===== Material to process

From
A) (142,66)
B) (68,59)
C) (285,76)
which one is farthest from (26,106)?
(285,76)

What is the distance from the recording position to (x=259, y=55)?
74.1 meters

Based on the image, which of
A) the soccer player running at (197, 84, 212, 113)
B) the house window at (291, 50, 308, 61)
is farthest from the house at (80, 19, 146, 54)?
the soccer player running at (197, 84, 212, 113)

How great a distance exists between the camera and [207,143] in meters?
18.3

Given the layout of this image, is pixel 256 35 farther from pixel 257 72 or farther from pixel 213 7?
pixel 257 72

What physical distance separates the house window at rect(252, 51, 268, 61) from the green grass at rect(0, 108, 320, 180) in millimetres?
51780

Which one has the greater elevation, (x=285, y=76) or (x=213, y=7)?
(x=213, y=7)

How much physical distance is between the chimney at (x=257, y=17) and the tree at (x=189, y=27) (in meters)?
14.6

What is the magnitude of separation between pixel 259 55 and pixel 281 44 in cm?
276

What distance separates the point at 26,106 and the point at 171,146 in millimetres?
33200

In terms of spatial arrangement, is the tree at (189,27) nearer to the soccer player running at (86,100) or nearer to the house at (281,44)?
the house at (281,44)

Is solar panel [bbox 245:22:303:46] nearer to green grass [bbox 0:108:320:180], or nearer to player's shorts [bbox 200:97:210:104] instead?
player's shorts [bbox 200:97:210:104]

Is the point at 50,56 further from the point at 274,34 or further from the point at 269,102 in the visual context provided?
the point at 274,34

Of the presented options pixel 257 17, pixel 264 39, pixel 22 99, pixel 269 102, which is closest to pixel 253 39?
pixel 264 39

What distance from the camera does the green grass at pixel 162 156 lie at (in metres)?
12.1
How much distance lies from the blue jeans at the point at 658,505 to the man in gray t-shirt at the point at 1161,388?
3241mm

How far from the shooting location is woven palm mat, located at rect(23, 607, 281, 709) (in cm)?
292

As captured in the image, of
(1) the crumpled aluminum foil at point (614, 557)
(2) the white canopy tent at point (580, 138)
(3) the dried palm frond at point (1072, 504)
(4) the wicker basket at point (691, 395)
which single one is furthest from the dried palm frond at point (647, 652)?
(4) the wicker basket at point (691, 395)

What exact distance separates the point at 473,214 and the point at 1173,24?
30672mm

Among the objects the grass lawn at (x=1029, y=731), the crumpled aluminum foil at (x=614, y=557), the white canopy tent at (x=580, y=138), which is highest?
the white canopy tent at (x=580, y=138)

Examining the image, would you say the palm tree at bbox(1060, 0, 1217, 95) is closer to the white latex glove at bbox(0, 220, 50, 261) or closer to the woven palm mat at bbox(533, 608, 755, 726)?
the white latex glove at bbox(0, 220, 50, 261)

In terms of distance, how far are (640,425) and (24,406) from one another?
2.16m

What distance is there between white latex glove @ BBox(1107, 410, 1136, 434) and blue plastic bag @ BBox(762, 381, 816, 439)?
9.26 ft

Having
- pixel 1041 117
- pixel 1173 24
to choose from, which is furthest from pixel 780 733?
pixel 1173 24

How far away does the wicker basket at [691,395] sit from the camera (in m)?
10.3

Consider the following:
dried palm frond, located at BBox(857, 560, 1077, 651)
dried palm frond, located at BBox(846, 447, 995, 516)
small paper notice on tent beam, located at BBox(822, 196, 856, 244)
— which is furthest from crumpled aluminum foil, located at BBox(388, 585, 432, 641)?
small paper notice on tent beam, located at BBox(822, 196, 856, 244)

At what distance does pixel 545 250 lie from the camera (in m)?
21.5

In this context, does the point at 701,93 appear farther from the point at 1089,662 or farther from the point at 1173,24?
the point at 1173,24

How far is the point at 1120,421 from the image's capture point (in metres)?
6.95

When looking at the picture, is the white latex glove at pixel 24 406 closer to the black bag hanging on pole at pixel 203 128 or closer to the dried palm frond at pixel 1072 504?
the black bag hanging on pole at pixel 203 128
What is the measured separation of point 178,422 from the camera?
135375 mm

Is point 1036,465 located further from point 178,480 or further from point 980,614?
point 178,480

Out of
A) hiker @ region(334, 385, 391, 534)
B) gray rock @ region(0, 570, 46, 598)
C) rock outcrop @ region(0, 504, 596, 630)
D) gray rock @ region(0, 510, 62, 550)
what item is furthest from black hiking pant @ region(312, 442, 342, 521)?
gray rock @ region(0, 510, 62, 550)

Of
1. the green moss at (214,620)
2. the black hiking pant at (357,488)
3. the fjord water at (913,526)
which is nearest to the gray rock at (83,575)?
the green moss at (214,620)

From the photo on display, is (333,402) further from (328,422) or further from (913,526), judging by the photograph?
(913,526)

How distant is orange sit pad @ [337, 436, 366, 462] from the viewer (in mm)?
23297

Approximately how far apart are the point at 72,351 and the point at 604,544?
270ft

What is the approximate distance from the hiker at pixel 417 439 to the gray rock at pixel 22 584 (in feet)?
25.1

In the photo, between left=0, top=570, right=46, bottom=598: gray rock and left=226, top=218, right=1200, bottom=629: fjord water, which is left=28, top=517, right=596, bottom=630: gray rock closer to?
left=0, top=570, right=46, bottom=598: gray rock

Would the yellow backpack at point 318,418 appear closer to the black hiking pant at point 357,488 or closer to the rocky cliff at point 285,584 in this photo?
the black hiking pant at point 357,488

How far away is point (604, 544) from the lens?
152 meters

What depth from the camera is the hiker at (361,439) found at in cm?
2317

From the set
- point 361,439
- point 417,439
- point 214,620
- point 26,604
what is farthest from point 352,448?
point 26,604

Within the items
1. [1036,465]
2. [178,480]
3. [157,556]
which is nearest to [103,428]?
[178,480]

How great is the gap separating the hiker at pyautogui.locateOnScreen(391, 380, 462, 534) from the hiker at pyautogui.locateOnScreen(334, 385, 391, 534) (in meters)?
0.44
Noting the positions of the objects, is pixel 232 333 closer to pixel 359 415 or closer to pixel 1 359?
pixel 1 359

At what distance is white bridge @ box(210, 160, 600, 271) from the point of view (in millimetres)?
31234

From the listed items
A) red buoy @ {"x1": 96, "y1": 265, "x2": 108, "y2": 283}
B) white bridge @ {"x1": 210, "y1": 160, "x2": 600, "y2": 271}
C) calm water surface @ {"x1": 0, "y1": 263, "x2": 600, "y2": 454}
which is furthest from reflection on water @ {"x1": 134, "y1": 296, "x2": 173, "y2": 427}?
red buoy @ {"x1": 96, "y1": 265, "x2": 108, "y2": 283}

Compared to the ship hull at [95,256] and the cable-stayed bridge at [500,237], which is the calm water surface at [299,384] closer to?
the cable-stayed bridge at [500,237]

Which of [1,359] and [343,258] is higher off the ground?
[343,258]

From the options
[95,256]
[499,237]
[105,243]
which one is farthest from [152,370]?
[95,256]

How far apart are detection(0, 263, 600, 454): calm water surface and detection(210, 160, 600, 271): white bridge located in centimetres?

==========

## What to work on
Rewrite the lines above as a numbered list, leaving out the blank ones.

## Task solution
1. From
2. A) (142,66)
3. B) (68,59)
4. C) (285,76)
5. which one is farthest from (26,106)?
6. (285,76)
7. What is the distance from the recording position to (x=259, y=55)?
8. 74.1 meters
9. Based on the image, which of
10. A) the soccer player running at (197, 84, 212, 113)
11. B) the house window at (291, 50, 308, 61)
12. is farthest from the house at (80, 19, 146, 54)?
13. the soccer player running at (197, 84, 212, 113)
14. How great a distance exists between the camera and [207,143] in meters?
15. 18.3
16. Given the layout of this image, is pixel 256 35 farther from pixel 257 72 or farther from pixel 213 7?
17. pixel 257 72
18. What physical distance separates the house window at rect(252, 51, 268, 61) from the green grass at rect(0, 108, 320, 180) in millimetres?
19. 51780
20. Which one has the greater elevation, (x=285, y=76) or (x=213, y=7)?
21. (x=213, y=7)
22. How much physical distance is between the chimney at (x=257, y=17) and the tree at (x=189, y=27) (in meters)?
23. 14.6
24. What is the magnitude of separation between pixel 259 55 and pixel 281 44 in cm?
25. 276
26. What distance separates the point at 26,106 and the point at 171,146 in millimetres?
27. 33200
28. In terms of spatial arrangement, is the tree at (189,27) nearer to the soccer player running at (86,100) or nearer to the house at (281,44)?
29. the house at (281,44)
30. Is solar panel [bbox 245:22:303:46] nearer to green grass [bbox 0:108:320:180], or nearer to player's shorts [bbox 200:97:210:104] instead?
31. player's shorts [bbox 200:97:210:104]
32. Is the point at 50,56 further from the point at 274,34 or further from the point at 269,102 in the visual context provided?
33. the point at 274,34
34. Of the presented options pixel 257 17, pixel 264 39, pixel 22 99, pixel 269 102, which is closest to pixel 253 39?
35. pixel 264 39
36. What distance from the camera does the green grass at pixel 162 156 lie at (in metres)?
37. 12.1
38. How much distance lies from the blue jeans at the point at 658,505 to the man in gray t-shirt at the point at 1161,388?
39. 3241mm
40. How far from the shooting location is woven palm mat, located at rect(23, 607, 281, 709) (in cm)?
41. 292
42. As captured in the image, of
43. (1) the crumpled aluminum foil at point (614, 557)
44. (2) the white canopy tent at point (580, 138)
45. (3) the dried palm frond at point (1072, 504)
46. (4) the wicker basket at point (691, 395)
47. which single one is furthest from the dried palm frond at point (647, 652)?
48. (4) the wicker basket at point (691, 395)
49. What exact distance separates the point at 473,214 and the point at 1173,24?
50. 30672mm
51. Among the objects the grass lawn at (x=1029, y=731), the crumpled aluminum foil at (x=614, y=557), the white canopy tent at (x=580, y=138), which is highest?
52. the white canopy tent at (x=580, y=138)
53. Examining the image, would you say the palm tree at bbox(1060, 0, 1217, 95) is closer to the white latex glove at bbox(0, 220, 50, 261) or closer to the woven palm mat at bbox(533, 608, 755, 726)?
54. the white latex glove at bbox(0, 220, 50, 261)
55. In terms of distance, how far are (640,425) and (24,406) from one another?
56. 2.16m
57. What distance is there between white latex glove @ BBox(1107, 410, 1136, 434) and blue plastic bag @ BBox(762, 381, 816, 439)?
58. 9.26 ft
59. Having
60. - pixel 1041 117
61. - pixel 1173 24
62. to choose from, which is furthest from pixel 780 733?
63. pixel 1173 24
64. How far away does the wicker basket at [691,395] sit from the camera (in m)?
65. 10.3
66. Consider the following:
67. dried palm frond, located at BBox(857, 560, 1077, 651)
68. dried palm frond, located at BBox(846, 447, 995, 516)
69. small paper notice on tent beam, located at BBox(822, 196, 856, 244)
70. — which is furthest from crumpled aluminum foil, located at BBox(388, 585, 432, 641)?
71. small paper notice on tent beam, located at BBox(822, 196, 856, 244)
72. At what distance does pixel 545 250 lie from the camera (in m)?
73. 21.5
74. In this context, does the point at 701,93 appear farther from the point at 1089,662 or farther from the point at 1173,24?
75. the point at 1173,24
76. How far is the point at 1120,421 from the image's capture point (in metres)?
77. 6.95
78. When looking at the picture, is the white latex glove at pixel 24 406 closer to the black bag hanging on pole at pixel 203 128 or closer to the dried palm frond at pixel 1072 504?
79. the black bag hanging on pole at pixel 203 128
80. What is the measured separation of point 178,422 from the camera?
81. 135375 mm
82. Is point 1036,465 located further from point 178,480 or further from point 980,614?
83. point 178,480
84. Out of
85. A) hiker @ region(334, 385, 391, 534)
86. B) gray rock @ region(0, 570, 46, 598)
87. C) rock outcrop @ region(0, 504, 596, 630)
88. D) gray rock @ region(0, 510, 62, 550)
89. what item is furthest from black hiking pant @ region(312, 442, 342, 521)?
90. gray rock @ region(0, 510, 62, 550)
91. Of
92. 1. the green moss at (214,620)
93. 2. the black hiking pant at (357,488)
94. 3. the fjord water at (913,526)
95. which is nearest to the gray rock at (83,575)?
96. the green moss at (214,620)
97. From the photo on display, is (333,402) further from (328,422) or further from (913,526), judging by the photograph?
98. (913,526)
99. How distant is orange sit pad @ [337, 436, 366, 462] from the viewer (in mm)?
100. 23297
101. Approximately how far apart are the point at 72,351 and the point at 604,544?
102. 270ft
103. What is the approximate distance from the hiker at pixel 417 439 to the gray rock at pixel 22 584 (in feet)?
104. 25.1
105. In the photo, between left=0, top=570, right=46, bottom=598: gray rock and left=226, top=218, right=1200, bottom=629: fjord water, which is left=28, top=517, right=596, bottom=630: gray rock closer to?
106. left=0, top=570, right=46, bottom=598: gray rock
107. Would the yellow backpack at point 318,418 appear closer to the black hiking pant at point 357,488 or closer to the rocky cliff at point 285,584 in this photo?
108. the black hiking pant at point 357,488
109. How far away is point (604, 544) from the lens?
110. 152 meters
111. What depth from the camera is the hiker at (361,439) found at in cm?
112. 2317
113. From the set
114. - point 361,439
115. - point 417,439
116. - point 214,620
117. - point 26,604
118. what is farthest from point 352,448?
119. point 26,604
120. Within the items
121. 1. [1036,465]
122. 2. [178,480]
123. 3. [157,556]
124. which is nearest to [103,428]?
125. [178,480]
126. How great is the gap separating the hiker at pyautogui.locateOnScreen(391, 380, 462, 534) from the hiker at pyautogui.locateOnScreen(334, 385, 391, 534) (in meters)?
127. 0.44
128. Noting the positions of the objects, is pixel 232 333 closer to pixel 359 415 or closer to pixel 1 359?
129. pixel 1 359
130. At what distance is white bridge @ box(210, 160, 600, 271) from the point of view (in millimetres)?
131. 31234
132. From the listed items
133. A) red buoy @ {"x1": 96, "y1": 265, "x2": 108, "y2": 283}
134. B) white bridge @ {"x1": 210, "y1": 160, "x2": 600, "y2": 271}
135. C) calm water surface @ {"x1": 0, "y1": 263, "x2": 600, "y2": 454}
136. which is furthest from reflection on water @ {"x1": 134, "y1": 296, "x2": 173, "y2": 427}?
137. red buoy @ {"x1": 96, "y1": 265, "x2": 108, "y2": 283}
138. Compared to the ship hull at [95,256] and the cable-stayed bridge at [500,237], which is the calm water surface at [299,384] closer to?
139. the cable-stayed bridge at [500,237]
140. Which of [1,359] and [343,258] is higher off the ground?
141. [343,258]
142. From the options
143. [95,256]
144. [499,237]
145. [105,243]
146. which one is farthest from [152,370]?
147. [95,256]
148. How far apart are detection(0, 263, 600, 454): calm water surface and detection(210, 160, 600, 271): white bridge located in centimetres?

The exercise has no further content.